Otherwise I actively avoid advertising wherever possible – I haven't watched
broadcast TV or commercial radio in years and block all the things online.

Interestingly, the other day I was on the tube and every single ad was for
web-based services. No physical products or pre-Internet companies at all.

------
jacquesm
> We know the oldest segment of the internet doesn’t block ads very much. By
> contrast, the rate will skyrocket for a younger, more tech-savvy crowd.

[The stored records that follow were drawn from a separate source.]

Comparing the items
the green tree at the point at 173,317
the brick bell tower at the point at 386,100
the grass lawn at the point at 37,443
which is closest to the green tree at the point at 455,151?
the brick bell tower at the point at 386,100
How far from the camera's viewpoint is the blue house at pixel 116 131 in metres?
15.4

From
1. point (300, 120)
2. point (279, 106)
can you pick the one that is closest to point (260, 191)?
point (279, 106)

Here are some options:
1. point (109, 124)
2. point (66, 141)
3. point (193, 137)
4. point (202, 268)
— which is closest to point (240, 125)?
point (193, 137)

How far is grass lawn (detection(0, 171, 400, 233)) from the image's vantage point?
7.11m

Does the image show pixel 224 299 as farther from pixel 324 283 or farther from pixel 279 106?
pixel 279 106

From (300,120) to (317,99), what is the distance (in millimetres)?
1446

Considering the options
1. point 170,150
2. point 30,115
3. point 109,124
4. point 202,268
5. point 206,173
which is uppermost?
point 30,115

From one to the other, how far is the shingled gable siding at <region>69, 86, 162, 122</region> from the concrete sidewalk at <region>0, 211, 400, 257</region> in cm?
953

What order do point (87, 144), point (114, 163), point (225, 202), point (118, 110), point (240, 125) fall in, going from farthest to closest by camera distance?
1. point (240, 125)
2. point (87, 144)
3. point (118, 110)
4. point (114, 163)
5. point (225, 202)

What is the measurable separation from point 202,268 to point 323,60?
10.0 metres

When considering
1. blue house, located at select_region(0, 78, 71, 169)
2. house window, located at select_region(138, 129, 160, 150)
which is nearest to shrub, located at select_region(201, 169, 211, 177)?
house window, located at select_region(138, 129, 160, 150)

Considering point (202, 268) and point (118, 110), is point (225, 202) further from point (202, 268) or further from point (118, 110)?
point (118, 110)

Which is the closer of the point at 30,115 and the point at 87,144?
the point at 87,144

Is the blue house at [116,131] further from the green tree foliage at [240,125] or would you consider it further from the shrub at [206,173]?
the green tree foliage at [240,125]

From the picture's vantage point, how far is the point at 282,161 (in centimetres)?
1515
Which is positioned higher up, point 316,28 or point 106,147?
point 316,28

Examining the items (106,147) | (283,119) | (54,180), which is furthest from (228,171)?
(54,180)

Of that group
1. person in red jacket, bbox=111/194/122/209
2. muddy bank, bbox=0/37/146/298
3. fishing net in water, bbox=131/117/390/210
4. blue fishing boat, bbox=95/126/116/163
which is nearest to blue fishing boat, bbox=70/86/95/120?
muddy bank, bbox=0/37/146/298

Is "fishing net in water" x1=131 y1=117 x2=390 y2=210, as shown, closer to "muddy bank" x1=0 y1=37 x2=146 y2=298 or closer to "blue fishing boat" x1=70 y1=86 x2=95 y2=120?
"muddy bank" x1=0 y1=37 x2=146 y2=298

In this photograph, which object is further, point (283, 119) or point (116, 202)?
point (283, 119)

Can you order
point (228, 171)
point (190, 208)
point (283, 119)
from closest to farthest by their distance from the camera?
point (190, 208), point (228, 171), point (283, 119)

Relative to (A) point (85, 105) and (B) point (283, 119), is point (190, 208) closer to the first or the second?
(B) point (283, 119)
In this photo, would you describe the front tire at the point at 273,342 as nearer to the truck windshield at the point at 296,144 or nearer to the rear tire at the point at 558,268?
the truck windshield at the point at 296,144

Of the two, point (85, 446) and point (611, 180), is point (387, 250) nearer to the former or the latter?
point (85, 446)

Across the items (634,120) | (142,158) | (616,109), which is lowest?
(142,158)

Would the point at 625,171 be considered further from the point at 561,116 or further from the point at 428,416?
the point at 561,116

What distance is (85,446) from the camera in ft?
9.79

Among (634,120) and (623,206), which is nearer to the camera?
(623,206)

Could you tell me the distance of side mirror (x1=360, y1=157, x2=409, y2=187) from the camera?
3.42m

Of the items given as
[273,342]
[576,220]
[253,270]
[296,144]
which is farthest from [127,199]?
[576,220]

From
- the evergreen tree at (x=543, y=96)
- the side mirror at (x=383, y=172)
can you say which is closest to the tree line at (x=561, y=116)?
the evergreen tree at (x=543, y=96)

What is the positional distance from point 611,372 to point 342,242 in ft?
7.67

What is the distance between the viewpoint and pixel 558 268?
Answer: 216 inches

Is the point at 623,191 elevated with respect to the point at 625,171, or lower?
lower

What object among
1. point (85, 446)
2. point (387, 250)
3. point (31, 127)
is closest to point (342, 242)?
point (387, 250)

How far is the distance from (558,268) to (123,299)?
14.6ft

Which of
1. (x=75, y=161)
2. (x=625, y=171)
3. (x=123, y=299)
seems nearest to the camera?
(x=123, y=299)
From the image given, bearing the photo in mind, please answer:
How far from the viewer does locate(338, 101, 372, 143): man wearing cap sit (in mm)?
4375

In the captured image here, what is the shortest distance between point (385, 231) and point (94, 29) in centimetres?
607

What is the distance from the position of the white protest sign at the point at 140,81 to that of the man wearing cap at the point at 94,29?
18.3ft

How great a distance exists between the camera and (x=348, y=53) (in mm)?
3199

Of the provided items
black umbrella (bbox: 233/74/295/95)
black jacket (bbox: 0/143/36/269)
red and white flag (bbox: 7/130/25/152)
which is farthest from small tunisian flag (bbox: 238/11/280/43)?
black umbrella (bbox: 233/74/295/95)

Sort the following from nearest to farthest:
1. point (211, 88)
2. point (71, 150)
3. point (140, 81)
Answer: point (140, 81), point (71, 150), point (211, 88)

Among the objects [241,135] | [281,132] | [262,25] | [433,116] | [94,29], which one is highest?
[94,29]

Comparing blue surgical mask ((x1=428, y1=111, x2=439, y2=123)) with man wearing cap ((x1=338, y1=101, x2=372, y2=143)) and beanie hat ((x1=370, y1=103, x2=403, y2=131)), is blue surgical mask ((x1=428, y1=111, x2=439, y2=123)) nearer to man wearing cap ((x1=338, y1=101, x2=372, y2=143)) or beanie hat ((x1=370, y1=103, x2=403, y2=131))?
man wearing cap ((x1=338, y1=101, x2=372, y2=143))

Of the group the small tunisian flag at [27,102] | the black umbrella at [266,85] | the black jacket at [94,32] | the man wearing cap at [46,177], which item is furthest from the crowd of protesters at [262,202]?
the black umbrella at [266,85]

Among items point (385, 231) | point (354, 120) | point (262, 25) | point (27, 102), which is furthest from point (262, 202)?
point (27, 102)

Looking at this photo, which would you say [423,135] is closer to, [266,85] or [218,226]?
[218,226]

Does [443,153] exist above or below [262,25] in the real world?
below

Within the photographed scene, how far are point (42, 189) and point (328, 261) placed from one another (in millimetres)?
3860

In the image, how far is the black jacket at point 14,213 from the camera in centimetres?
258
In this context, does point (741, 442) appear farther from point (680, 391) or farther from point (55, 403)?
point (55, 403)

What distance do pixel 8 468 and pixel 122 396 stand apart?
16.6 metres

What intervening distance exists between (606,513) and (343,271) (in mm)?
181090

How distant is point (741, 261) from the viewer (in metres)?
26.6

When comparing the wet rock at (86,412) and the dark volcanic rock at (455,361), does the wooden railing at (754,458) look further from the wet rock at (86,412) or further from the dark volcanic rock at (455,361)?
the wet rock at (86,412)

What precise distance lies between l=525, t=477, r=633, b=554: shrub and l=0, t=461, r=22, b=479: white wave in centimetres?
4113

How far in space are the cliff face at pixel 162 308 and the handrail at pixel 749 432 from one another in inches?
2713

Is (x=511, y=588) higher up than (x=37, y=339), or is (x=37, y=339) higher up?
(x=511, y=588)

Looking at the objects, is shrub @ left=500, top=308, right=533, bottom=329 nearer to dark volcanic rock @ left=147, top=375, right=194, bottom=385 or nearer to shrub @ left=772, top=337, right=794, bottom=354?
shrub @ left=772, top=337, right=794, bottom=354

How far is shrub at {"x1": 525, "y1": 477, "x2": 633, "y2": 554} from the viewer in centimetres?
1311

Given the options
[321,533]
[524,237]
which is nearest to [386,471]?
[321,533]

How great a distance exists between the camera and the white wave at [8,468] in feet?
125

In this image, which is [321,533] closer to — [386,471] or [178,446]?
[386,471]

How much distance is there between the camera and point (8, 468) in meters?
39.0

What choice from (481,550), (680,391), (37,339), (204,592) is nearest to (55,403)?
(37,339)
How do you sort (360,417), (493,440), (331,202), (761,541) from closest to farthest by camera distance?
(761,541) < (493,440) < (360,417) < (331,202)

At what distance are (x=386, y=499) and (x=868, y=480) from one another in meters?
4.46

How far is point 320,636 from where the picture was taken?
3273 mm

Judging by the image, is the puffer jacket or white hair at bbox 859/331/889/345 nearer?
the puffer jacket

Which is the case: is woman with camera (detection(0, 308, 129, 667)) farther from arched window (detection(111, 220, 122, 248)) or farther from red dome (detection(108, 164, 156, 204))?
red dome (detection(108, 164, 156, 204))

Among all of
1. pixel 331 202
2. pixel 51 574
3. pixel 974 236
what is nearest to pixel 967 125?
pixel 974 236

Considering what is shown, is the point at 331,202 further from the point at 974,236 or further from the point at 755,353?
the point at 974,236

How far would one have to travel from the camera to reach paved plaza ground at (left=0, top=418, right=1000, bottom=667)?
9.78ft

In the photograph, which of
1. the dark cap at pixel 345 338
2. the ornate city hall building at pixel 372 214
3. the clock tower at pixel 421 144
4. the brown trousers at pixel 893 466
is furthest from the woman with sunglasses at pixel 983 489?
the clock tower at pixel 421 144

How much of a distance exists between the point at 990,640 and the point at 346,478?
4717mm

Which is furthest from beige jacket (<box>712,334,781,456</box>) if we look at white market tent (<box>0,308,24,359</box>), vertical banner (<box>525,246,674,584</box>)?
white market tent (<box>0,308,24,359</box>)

That's so contrary to my own experience, I wonder what evidence they used for
that.

It's also interesting that they see the 'kind' of ads as a problem, rather
than the industry and its way of applying technology as a whole. Ads are a
bunch of payload requiring bandwidth (sometimes in short supply), cpu power
(and so reduce battery life), waste the recipients time, have been used to
spread malware and viruses and are used to track people and build profiles on
them. None of those factors have anything at all to do with the content or the
format of the ads, and each of those by itself is a very valid reason to
install an adblocker, combined the decision is an absolute no-brainer.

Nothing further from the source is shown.